Jeremy Gillen comments on Richard Ngo’s Shortform

Jeremy Gillen 21 Jan 2026 1:10 UTC
6 points
2
We start off with some early values, and then develop instrumental strategies for achieving them. Those instrumental strategies become crystallized and then give rise to other instrumental strategies for achieving them, and so on.
This seems true of me for some cases, mostly during childhood. Maybe it was a hack that evolution used to get from near-sensory value specifications to more abstract values. But if I (maybe unfairly) take this as a full model of human values and entirely remove the terminal-instrumental distinction, then it seems to make a bunch of false predictions. E.g. there are lots of jobs that people don’t grow to love doing. E.g. There are lots of things that people love doing after only trying them once (where they tried it for no particular instrumental reason).

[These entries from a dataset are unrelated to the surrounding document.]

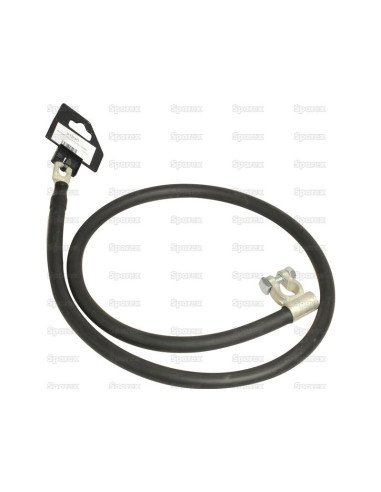 Cable Masa, Tierra/Negativo (Abrazadera)...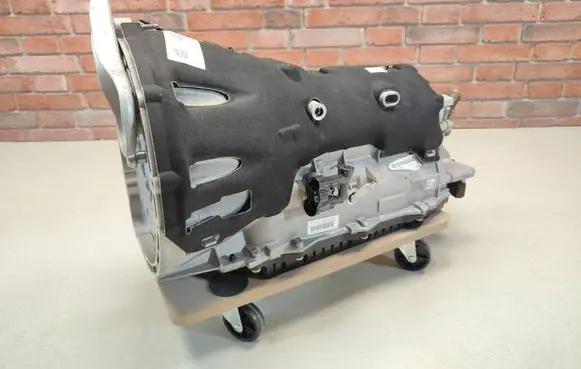 BMW 4 G22 G23 G24 G26 Automatic gearbox 5A8C0D8 5A04A58 GA8HP51Z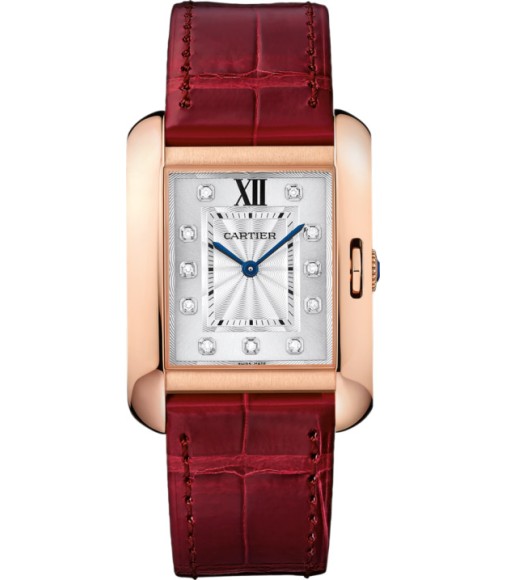 Replica Cartier Tank Anglaise Watch WJTA0009 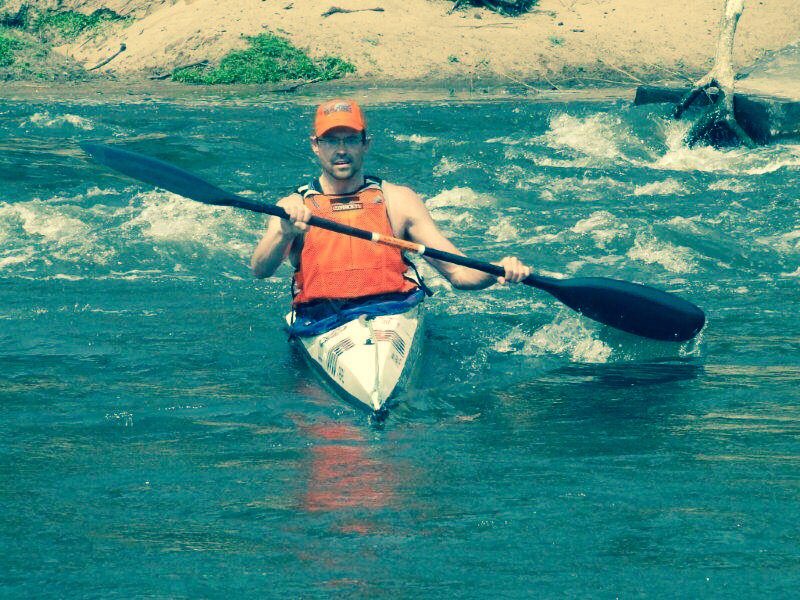 Kayak_Runner's tweet photo. SAMC Watuni Race on Saturday. Great to have had the rents there. @CoolflamGel #Coolflam https://t.co/Is3soaiAeu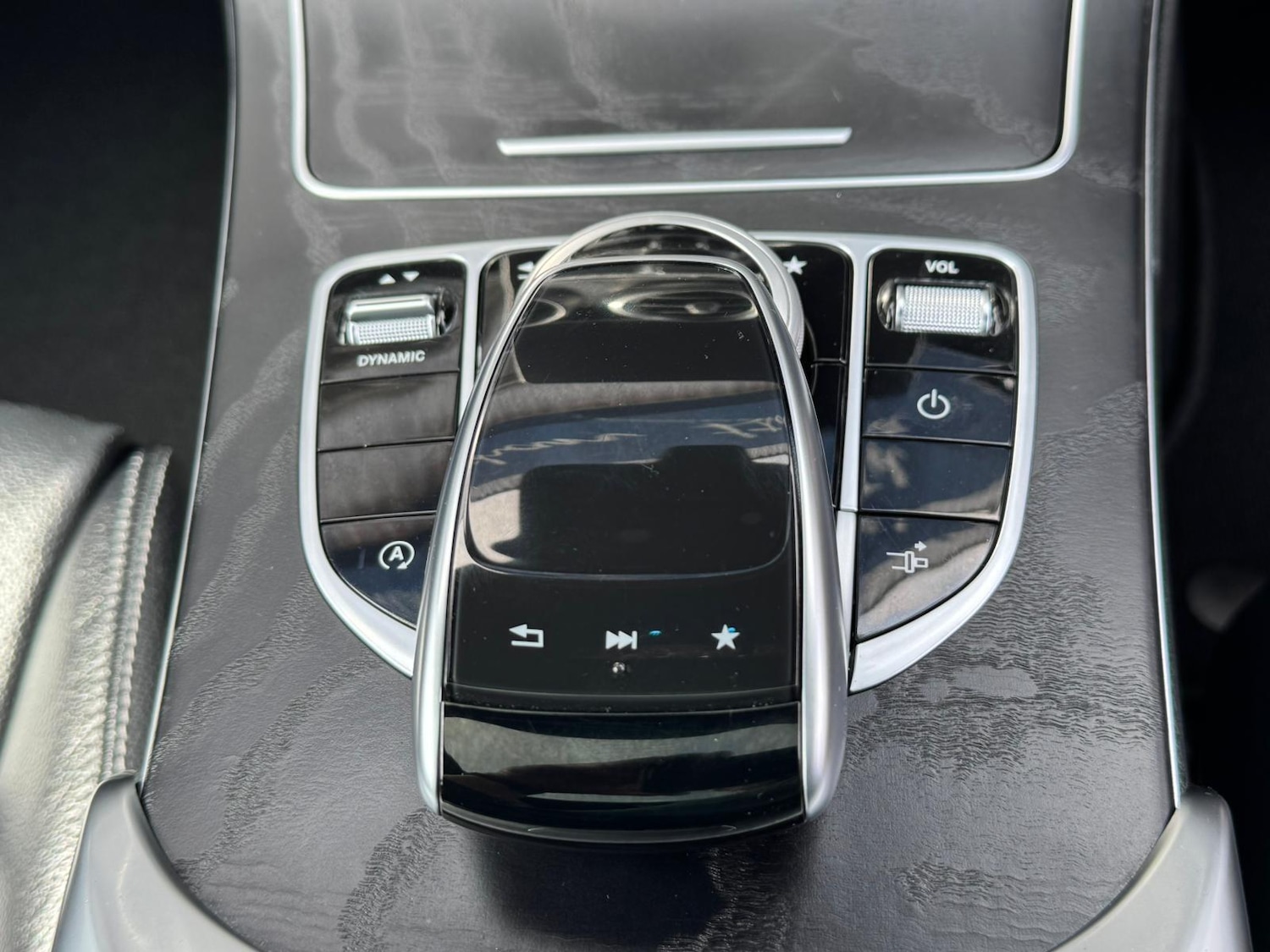 Used Mercedes-Benz C Class 2016 for sale - 76647525: Photo 13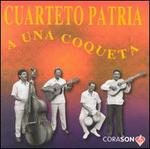 A Una Coqueta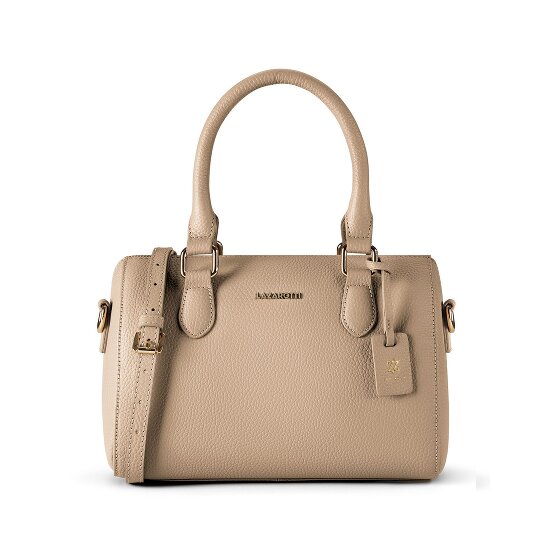 Lazarotti Bologna Leather Sac à main Cuir 26 cm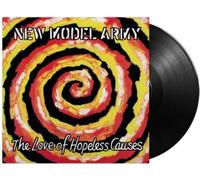 Vinile New Model Army - Love Of Hopeless Causes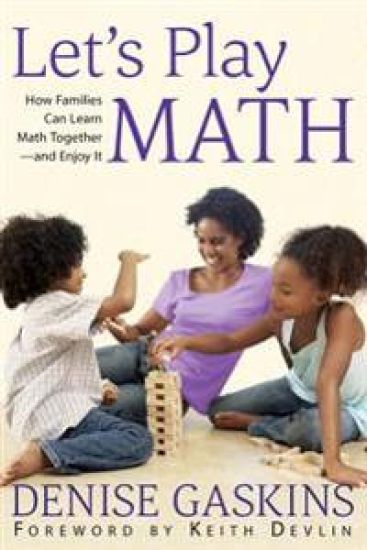 Let's Play Math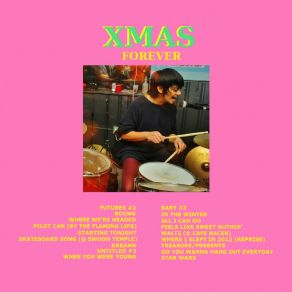 Download track Futures # 2 XMas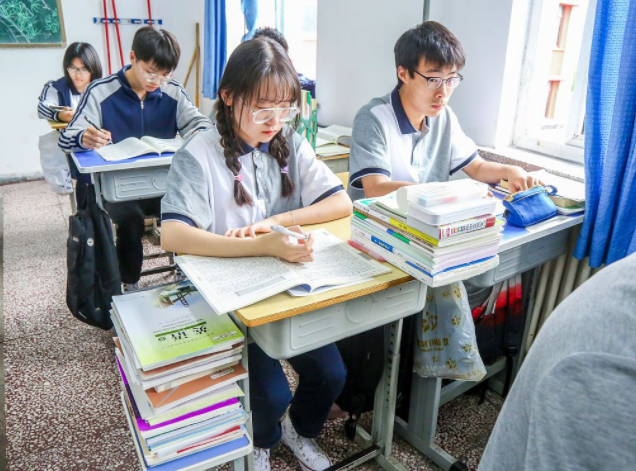 公平的基础教育系统让孩子在各个阶段都能享受到有质量的教育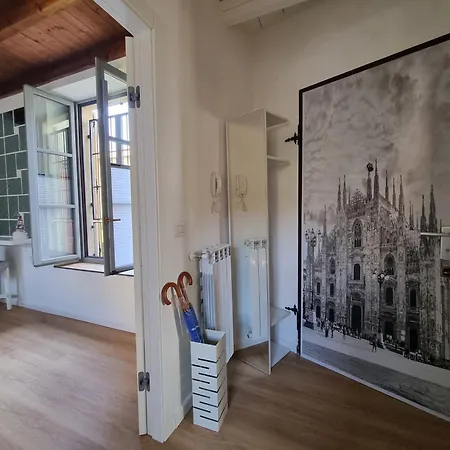 Suite Villa Folli Milan Exterior photo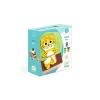 Djeco Puzzles Arbramix - New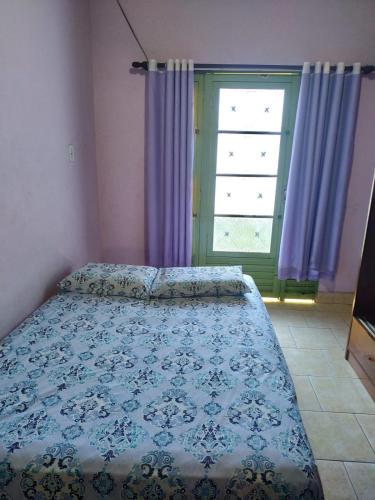 Espaço Sinara - carbon neutral hotel in Jaragua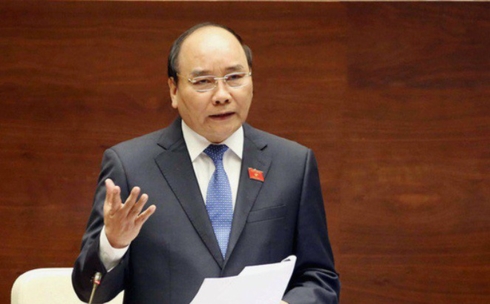 thu tuong chi dao trien khai ngay nhiem vu nam 2019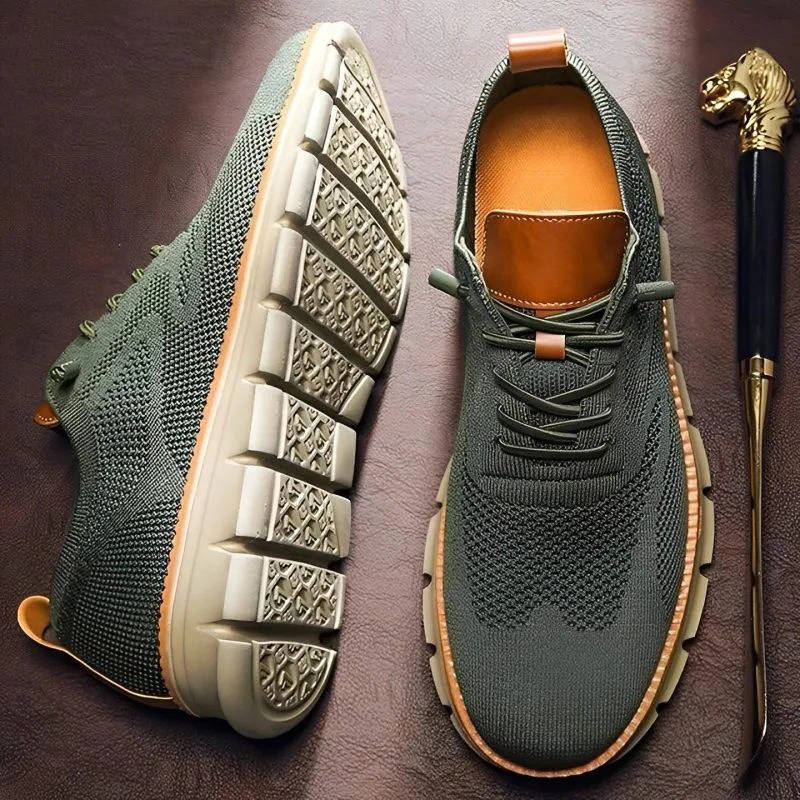 HaulWellGoods - Urban Comfort Shoes - Walking Comfort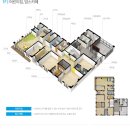 모아미래도 작은도서관 이미지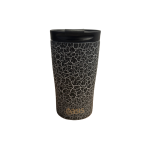 Oasis Insulated Stainless Steel Travel Cup 350ml (3 Patterns)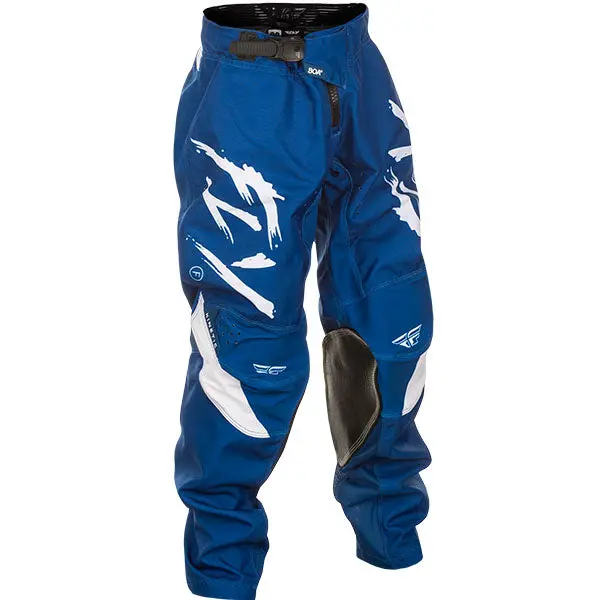 Fly Racing - Kinetic Stoke Pant (Youth) 1
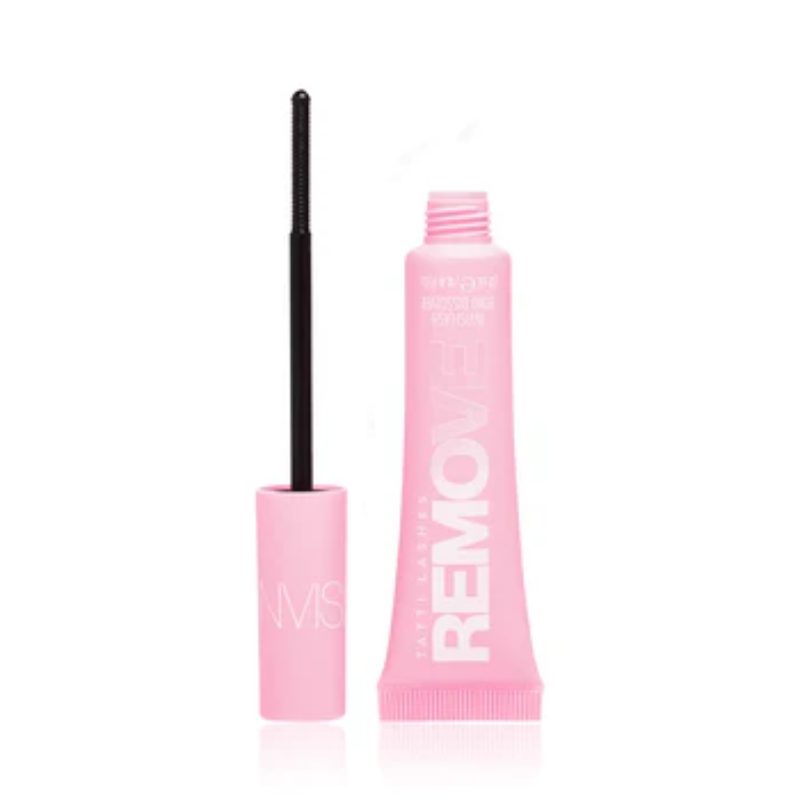Tatti Lashes Invisi-Lash Remover 12ml
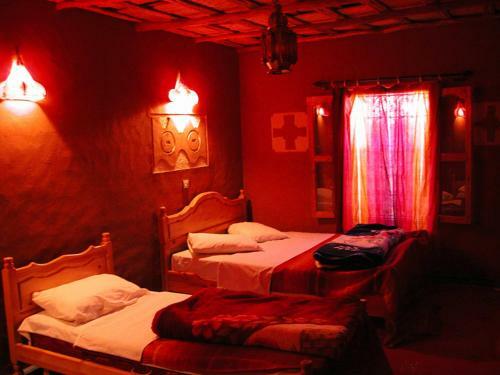 Bed & Breakfast Maison D'h�te Valentine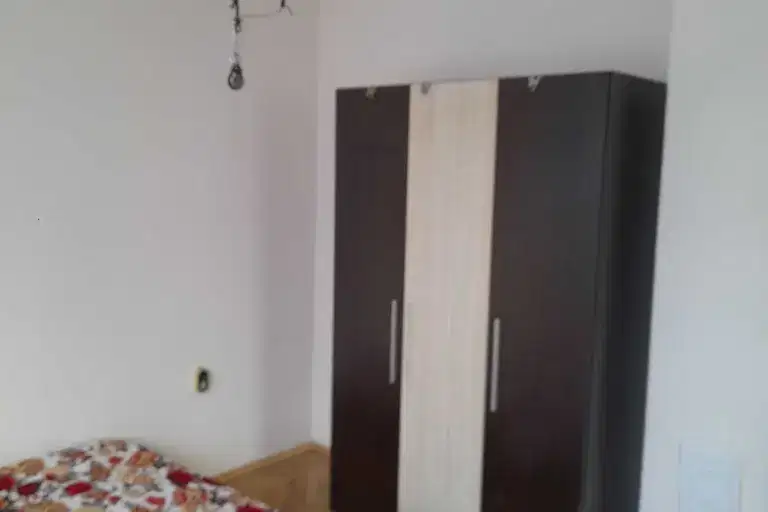Четиристаен апартамент с функционално разпределение в Чаталджа, Варна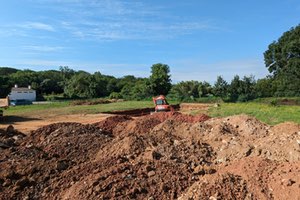 Los reactores del proyecto BIODAPH ya están en fase de contrucción en la EDAR de Quart en Girona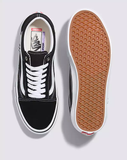 Vans Skate Old Skool - Black/White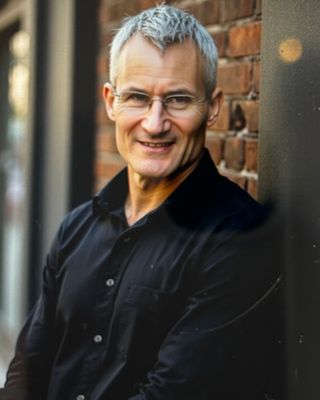 Photo of Dr. Ken Miller, Psychologist, PhD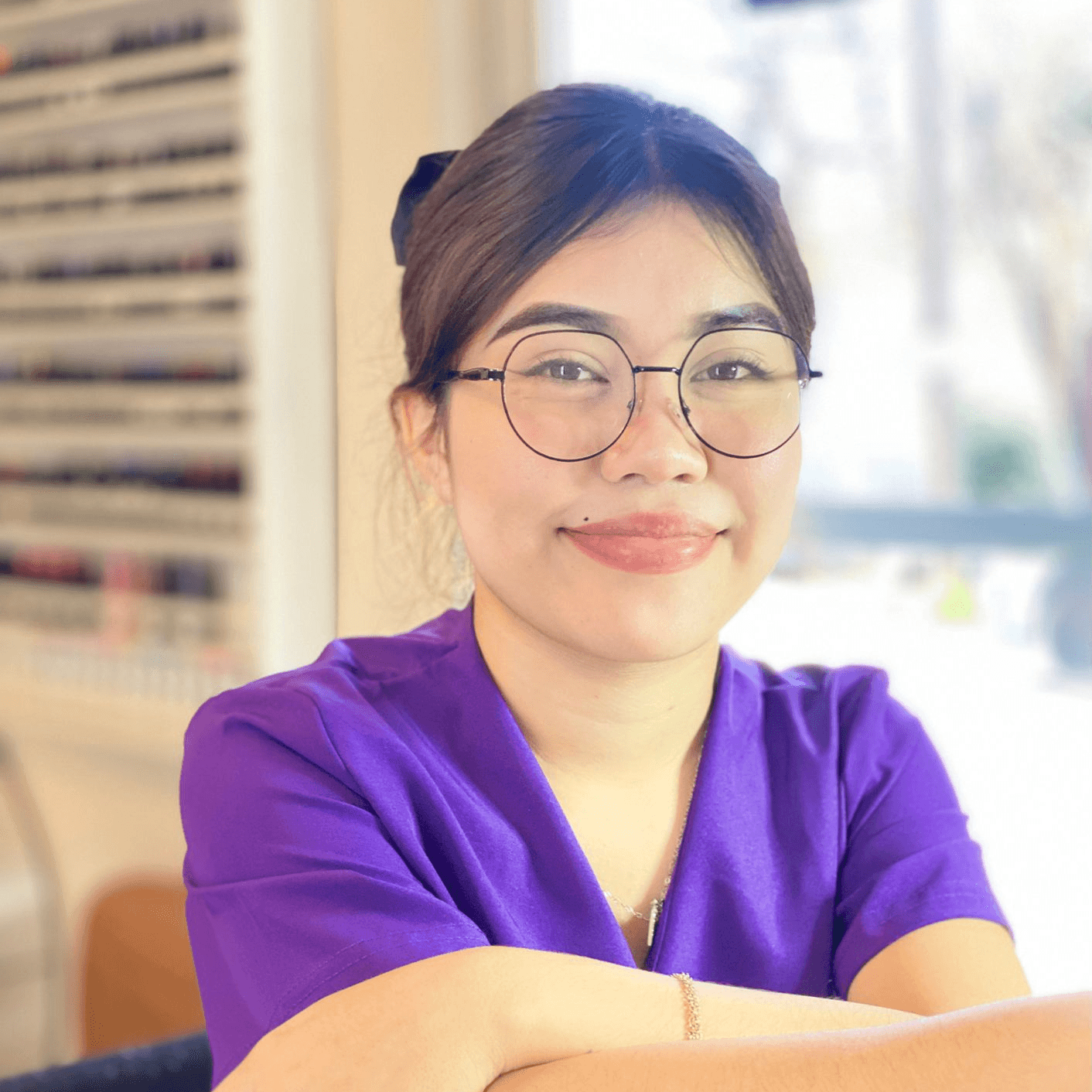 Jackelin González photo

there’s a lot of room for positive-sum trade between goals
Once each goal exists there’s room for positive sum trade, but creating new goals is always purely negative for every other currently existing goal, right? My vague memory is that your response is that constructing new instrumental goals is somehow necessary for computational tractability, but I don’t get why that would be true.
- Richard_Ngo 21 Jan 2026 1:39 UTC
  5 points
  2
  Parent
  creating new goals is always purely negative for every other currently existing goal, right
  No more than hiring new employees is purely negative for existing employees at a company.
  The premise I’m working with here is that you can’t create goals without making them “terminal” in some sense (just as you can’t hire employees without giving them some influence over company culture).
  - Jeremy Gillen 21 Jan 2026 2:17 UTC
    4 points
    0
    Parent
    You did a good job of communicating your positive feelings about this kind of value system, I understand slightly better why you like it.
    I can see how it can be worth the trade-off to make a new goal if that’s the only way to get the work done. But it’s negative if the work can be done directly.
    And we know many small-ish cases where we can directly compute a policy from a goal. So what makes it impossible to make larger plans without adding new goals? And why does adding new goals shift it from impossible to possible?